* Posts by psdrake67

6 publicly visible posts • joined 14 Aug 2017

Oracle sued by ex-sales manager who claims she was fired in retaliation for suing former bosses

psdrake67

Re: "...hired by Oracle last June and fired three months later..."

"last June" means June 2018. June 2019 would be "this June". June 2020 is "next June". Definitions for the first two become less clear toward the end of the year. By January 2020 "last" will definitely mean 2019 but "this" and "next" will probably both mean June 2020 for a few months at least. Fuzzy logic is required.

Um, I'm not that Gary, American man tells Ryanair after being sent other Gary's flight itinerary

psdrake67

It's all fun until ...

I registered my first.last@gmail.com and my first and last names are not uncommon so I regularly get misdirected emails. When informed they have the wrong email address and have reached the wrong <first last> most senders are never heard from again. I occasionally even get thanks. But one doofus from Australia is so prolific and consistent that I set up a filter to park all email from .au in a separate folder for later perusal.

But recently he tried to initiate an account recovery process with Google to "regain" control of his account. I politely indicated to Google that I had not in fact lost control of my account.

Cops: Autonomous Uber driver may have been streaming The Voice before death crash

psdrake67

Re: which besides, in the States does not even prove that you can drive

I'm all for calling out gratuitous Yank-baiting, but it wasn't. You pointed out that driving tests in some areas are suitably rigorous, and not in others. In doing so you have made the point for the poster when they said that a drivers license in the US does not prove you can drive. You may be able to, but since there are different standards in different places, and some places lacking complex roads, and licenses are generally portable when moving from state to state, the basic point is made.

In Nunavut there are no divided highways and no roads connecting to the rest of the continent. Heck, you could fit three Texas-sized states into Nunavut but the longest road is 13 miles. Get a license there and then drive a rental car all over the rest of North America with that Nunavut license.

Tesla share crash amid Republican bid to kill off electric car tax break

psdrake67

Re: Elon Musk asked for this

Correction: Elon Musk isn't wealthy because of government handouts. He was wealthy long before Tesla and SpaceX. SpaceX saves the government money on each and every launch. They will have saved the government an immense amount of money when all is said and done.

Tesla has received a limited amount of EV subsidies, but more in subsidies for setting up plants in various locations. Subsidies like that are available to anyone setting up a large plant (see Foxconn). The EV subsidies for Tesla haven't gone into corporate profits. They've been directed into more R&D. They don't make a profit but are valued at $50B. If you told any government in the world that if they provided $1.5B in EV subsidies and in return a bunch of investors would have $50B in capital gains then they would say yes. The taxes on the $50B far outweigh the $1.5B, and that's not including business activity, sales and income taxes, and the chance of future business profitability and corporate taxes on income.

A few commenters posted that Musk quit Trump's council because of Charleston. He didn't. He quit earlier because of the Paris Agreement.

psdrake67

Re: Subsidizing specific technology fails

But this isn't subsidizing specific technology. This is subsidizing any technology that doesn't emit carbon. Fuel cells, flywheels, highly pressurized gas canisters, high-energy capacitors. They are all zero-emission vehicles.

Also, lots of people seem to think the fact that some electricity is from coal or NG negates the benefit, but it doesn't. Large plants can have heavy equipment designed to reduce their environmental impact. Cars are much less efficient in that regard. Electrical distribution may cause losses, but so does gasoline distribution.

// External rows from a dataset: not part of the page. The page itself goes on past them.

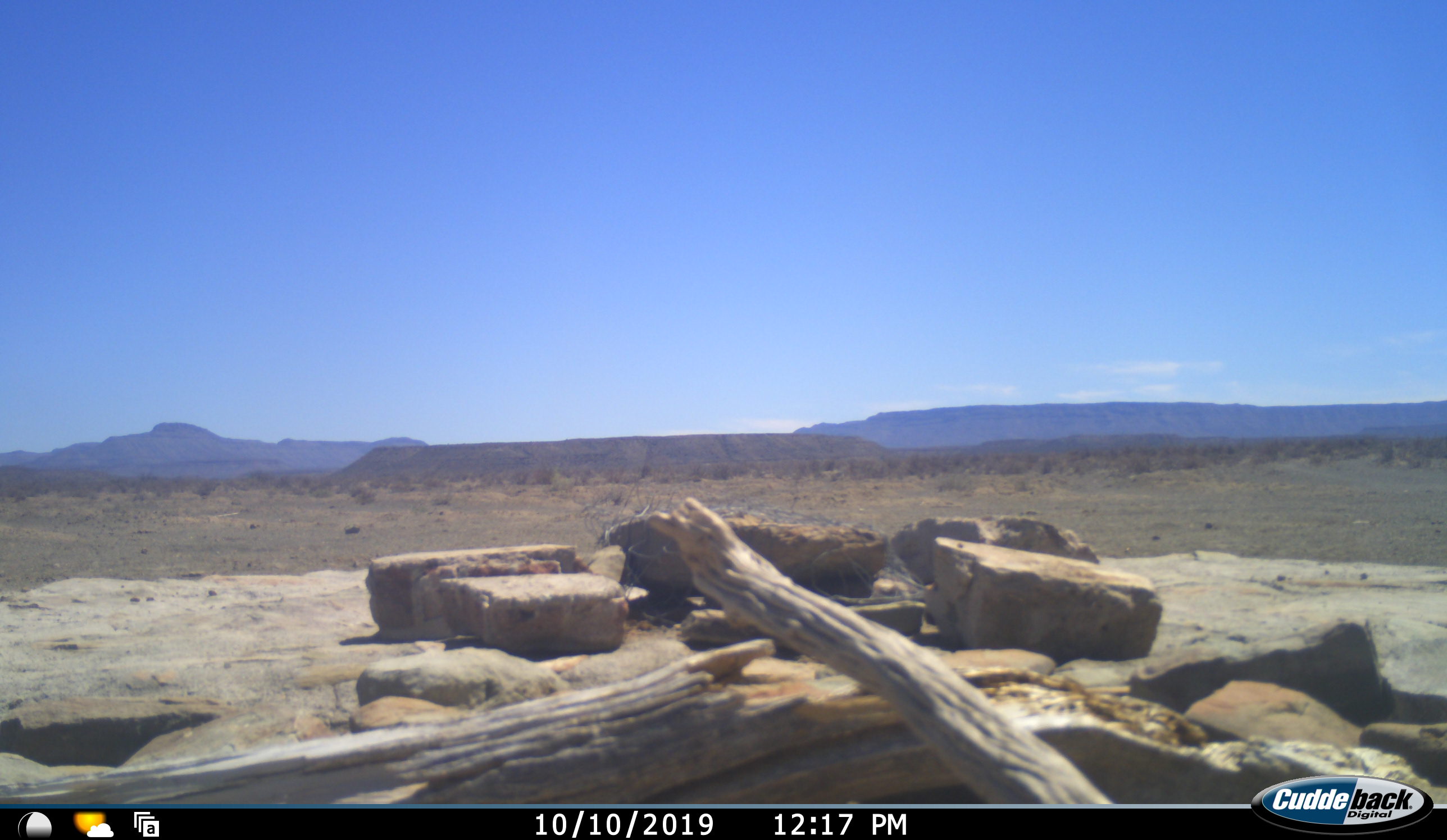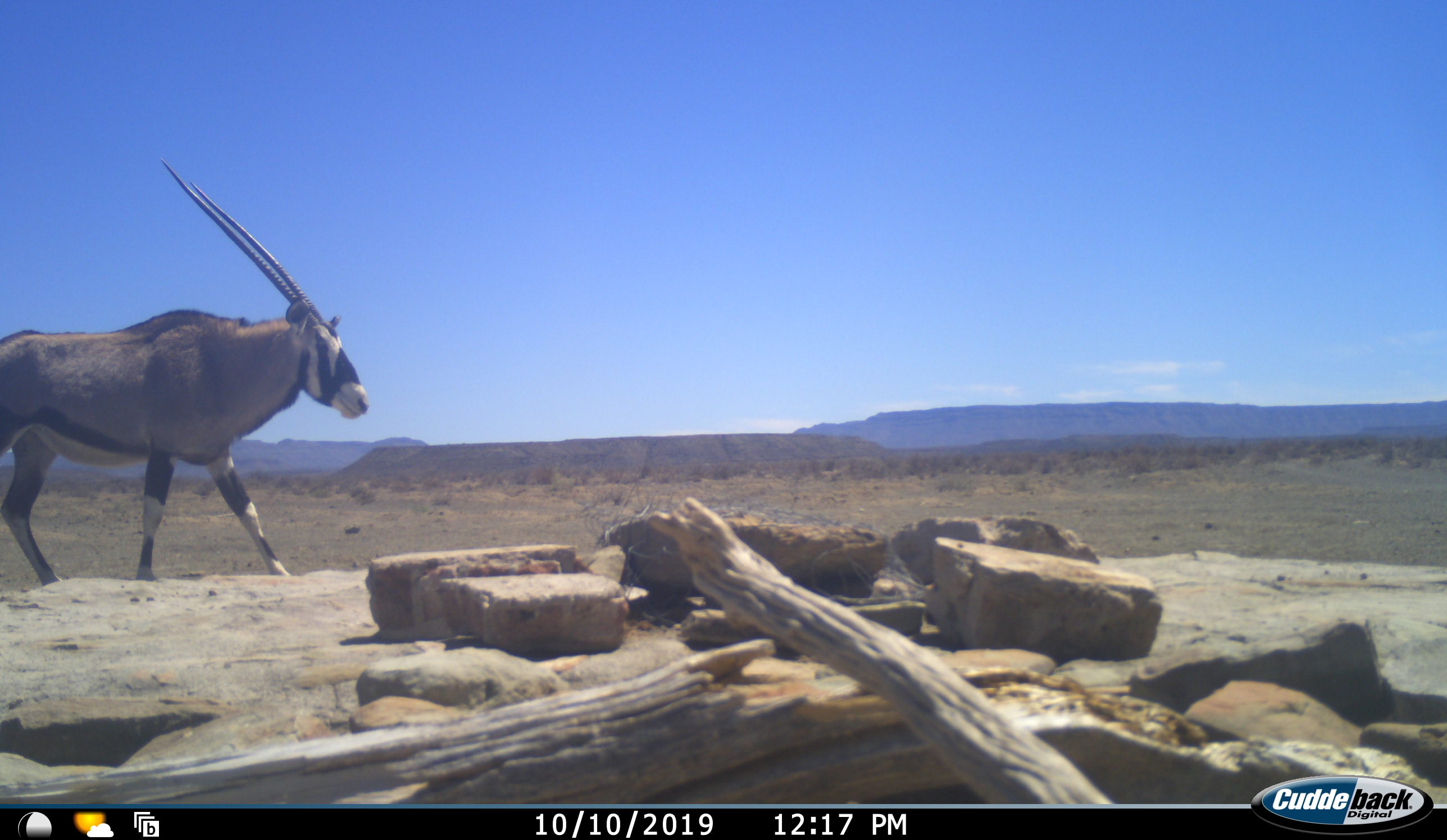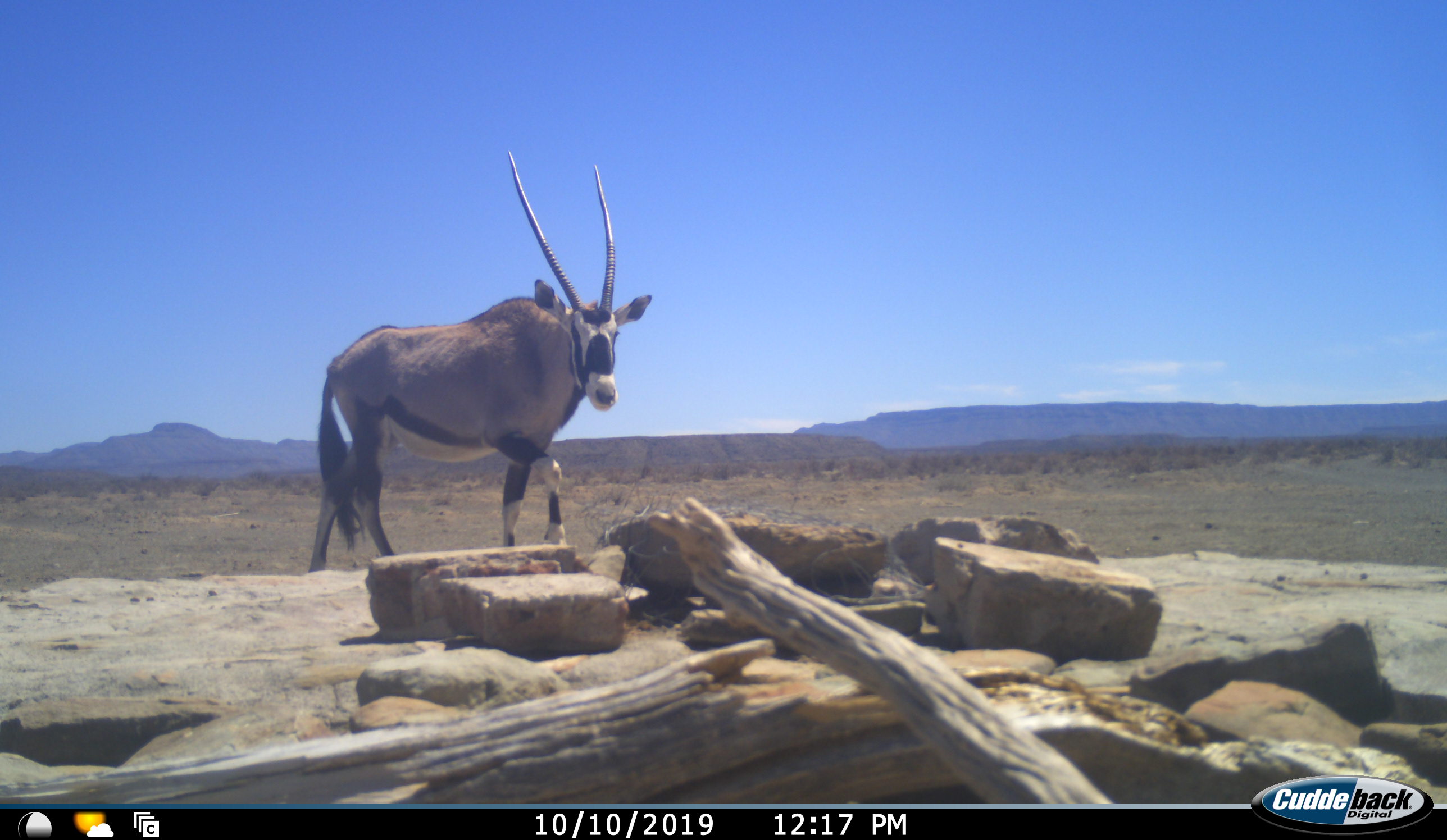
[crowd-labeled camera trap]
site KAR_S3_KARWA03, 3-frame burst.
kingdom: Animalia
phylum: Chordata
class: Mammalia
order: Artiodactyla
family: Bovidae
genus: Oryx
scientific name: Oryx gazella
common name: gemsbok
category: oryx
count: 1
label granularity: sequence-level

And anyone claiming electric vehicles will fail because they sell a lot less unless subsidized is ignoring the difference between a local maximum and a global maximum. Here's a handy real world example. Gasoline in your car engine is useless. It doesn't burn. You inject it and it just sits there. Sure if you add a spark it will burn but that's cheating somehow. You shouldn't have to subsidize it by adding any energy to make it go. Back to EVs, if you want to argue they don't create a path to a global maximum or at least a better local maximum then do that. But lots of experts disagree so prepare to have lots of folks arguing against the idea that cars will still be mostly fossil fuel powered far into the future.

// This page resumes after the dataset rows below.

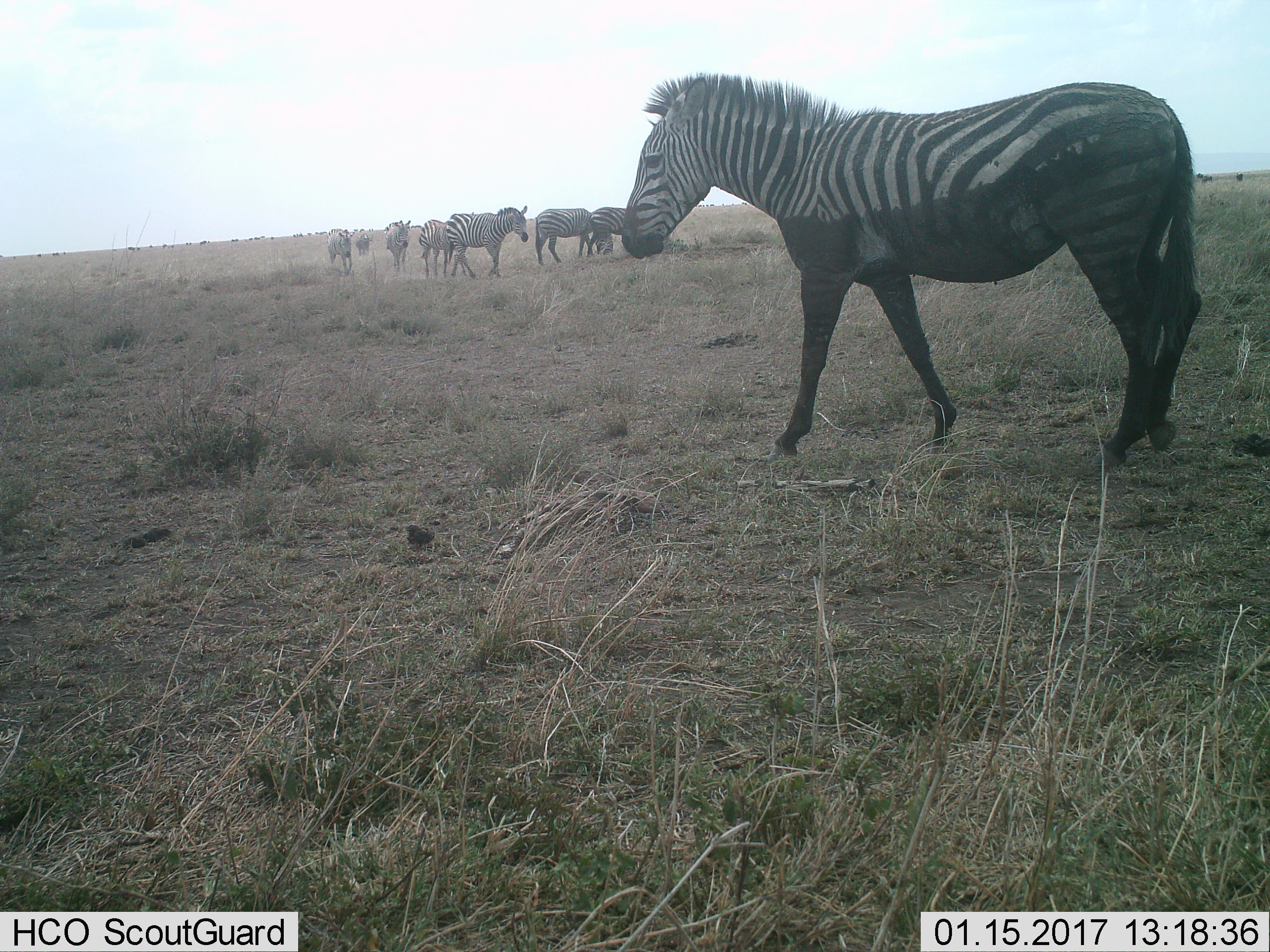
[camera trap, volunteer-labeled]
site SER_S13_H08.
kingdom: Animalia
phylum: Chordata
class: Mammalia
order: Perissodactyla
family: Equidae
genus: Equus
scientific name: Equus quagga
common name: plains zebra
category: zebraplains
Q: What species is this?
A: Zebraplains (plains zebra) (Equus quagga).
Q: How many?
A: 8.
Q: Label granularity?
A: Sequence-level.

Chap behind Godwin's law suspends his own rule for Charlottesville fascists: 'By all means, compare them to Nazis'

psdrake67

Re: " ..call a spade a spade..."

"... perhaps not the best choice of term in an article on nazism."

I interpreted the use of that term as intentional. Describing racists with a term that those very racists feel is an insult seems like a particularly surgical weaponization of an benign phrase.